Viel Applaus Tschechow ohne Tschechow beim Theatertreffen
Berlin (dpa) - Nein, glücklich sind sie nicht. Die „Drei Schwestern“, die sich in regelmäßigen Abständen im Ferienhaus irgendwo auf dem Land treffen.
Regisseur Simon Stone zeigte zum Auftakt des 54. Berliner Theatertreffens am Samstagabend Anton Tschechows berühmtes Stück - in einer radikal modernisierten Fassung voller Liebe, Leid und Lebensfrust.
Ohne einen Original-Satz von Tschechow kommen Stone und sein Ensemble vom Theater Basel aus.

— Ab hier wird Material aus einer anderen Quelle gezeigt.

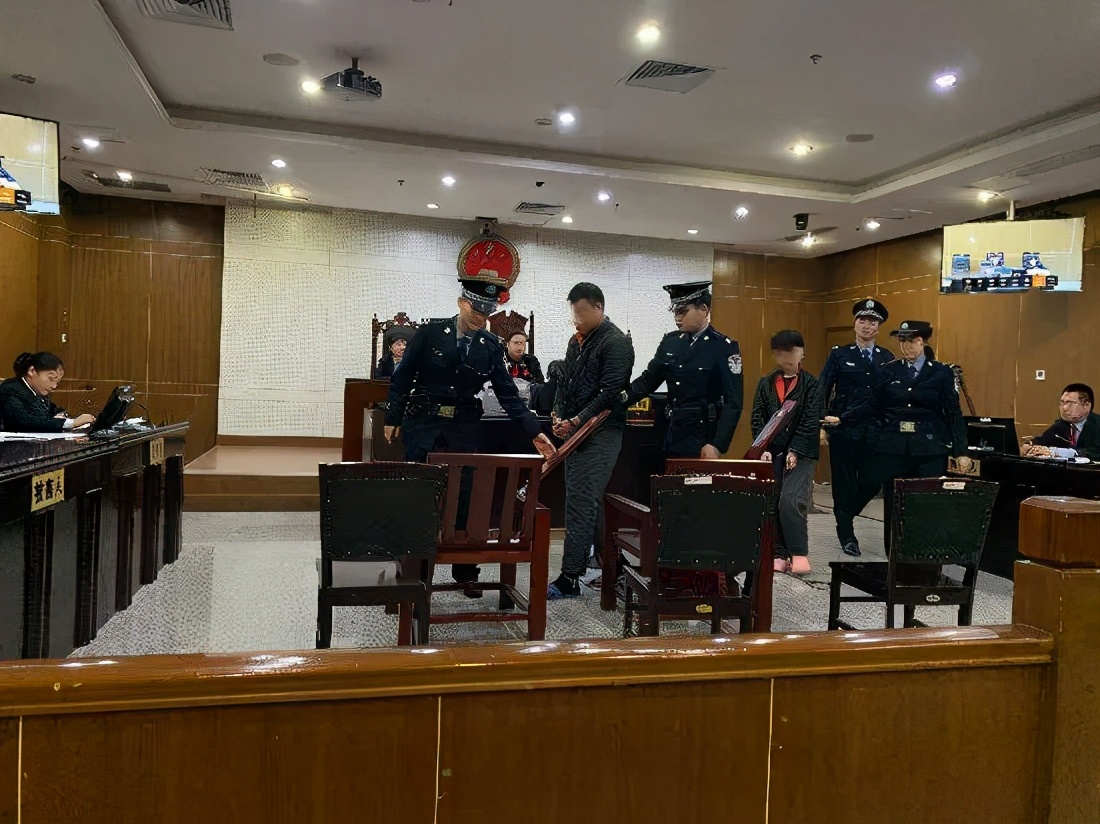 表面上大家都是打工人,有的同事却背地里学习《母猪的产后护理》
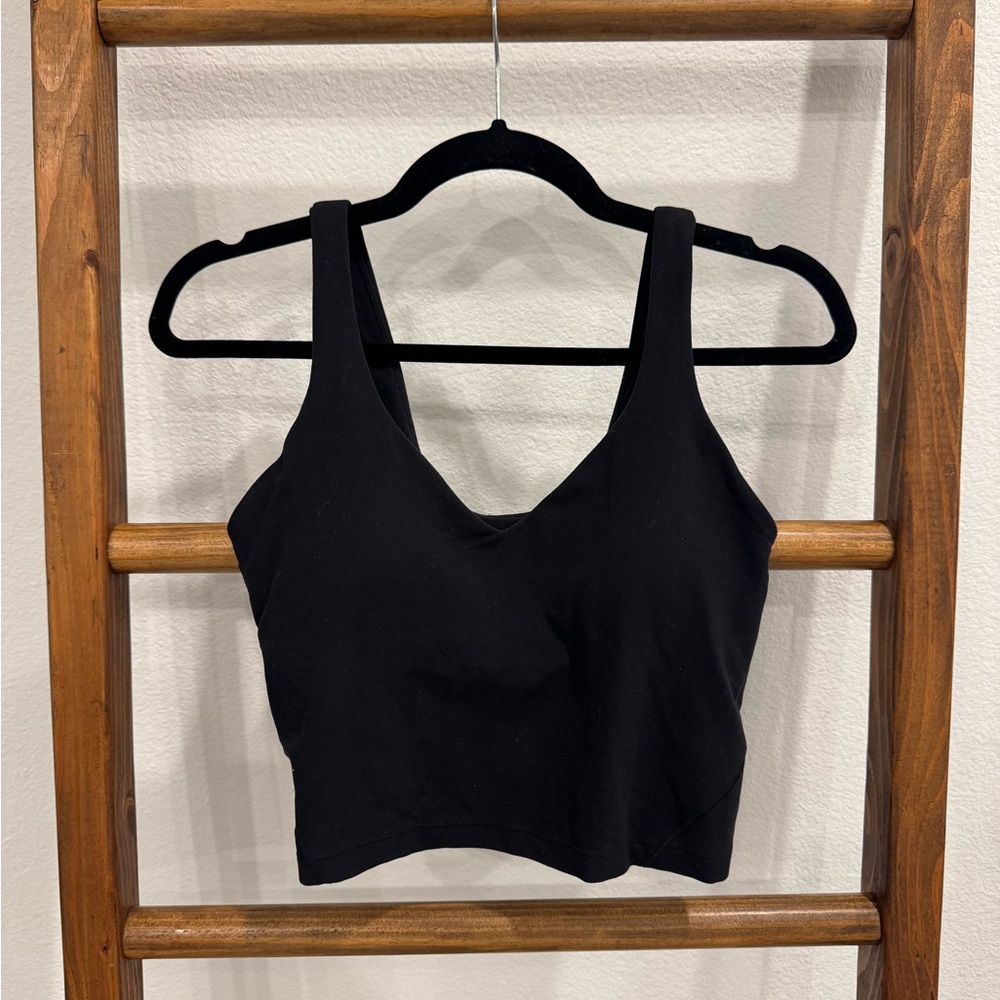 Lululemon Black Women's V‑Neck Crop Top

Die Dialoge des Klassikers wurden komplett neu geschrieben. Stone bietet eine Überschreibung mit deftiger Wortwahl und exzentrischen Ausbrüchen. Dennoch schafft er es, die Melancholie von Tschechows Drama spürbar und die Stagnation im Leben seiner Figuren und ihren Traum von einem besseren Leben nachvollziehbar zu machen.
Vom als besonders wählerisch geltenden Berliner Theaterpublikum gab es für die Basler zum Festivalstart viel Applaus. Unter den Zuschauern im Haus der Berliner Festspiele waren auch zahlreiche prominente Schauspieler und Theatermacher wie Lars Eidinger, Nina Hoss, Burghart Klaußner und Claus Peymann.
Besonders beeindruckte das Bühnenbild von Lizzie Clachan. Sie entwarf für die Spieler auf der Drehbühne ein komplett eingerichtetes Haus - mit Küche, Bad, Schlaf- und Wohnzimmer. Durch die großen Fenster sind die mit Mikrofonen ausgestatteten Schauspieler zu beobachten, als seien sie freizügige Nachbarn.
Wenn Mascha (Franziska Hackl), Olga (Barbara Horvath) und Irina (Liliane Amuat) dort ihren kiffenden Bruder und ihre frustrierten Freunde treffen, dann fühlt man sich wahlweise ein bisschen wie ein Voyeur oder als Zuschauer einer High-End-Soap.
Stone feierte bereits im vergangenen Jahr beim Theatertreffen einen Triumph: Seine Version von Ibsens „John Gabriel Borkman“ mit Stars wie Caroline Peters, Birgit Minichmayr und Martin Wuttke wurde mit Szenenapplaus und Bravo-Rufen gefeiert.
Bis zum 21. Mai zeigt das Theatertreffen deutschsprachiger Bühnen die von einer Jury ausgewählten „bemerkenswertesten“ Inszenierungen der Saison. Dazu gehören sechs Inszenierungen aus Deutschland, zwei Inszenierungen aus der Schweiz und zwei internationale Koproduktionen. Regisseure wie Herbert Fritsch, Ersan Mondtag und Milo Rau wurden für das Festival ausgewählt - bei dem schon die Einladung als Auszeichnung gilt.
Mit seiner Zehner-Auswahl hat das Festival in diesem Jahr allerdings etwas Pech. Aus technischen Gründen kann Ulrich Rasches Inszenierung von Schillers „Die Räuber“ (Münchner Residenztheater) mit ihren gigantischen Laufbändern in Berlin nicht gezeigt werden. Das Hamburger Thalia Theater musste seine Vorstellungen von Theodor Storms „Der Schimmelreiter“ in Regie von Johan Simons wegen einer Erkrankung im Ensemble absagen.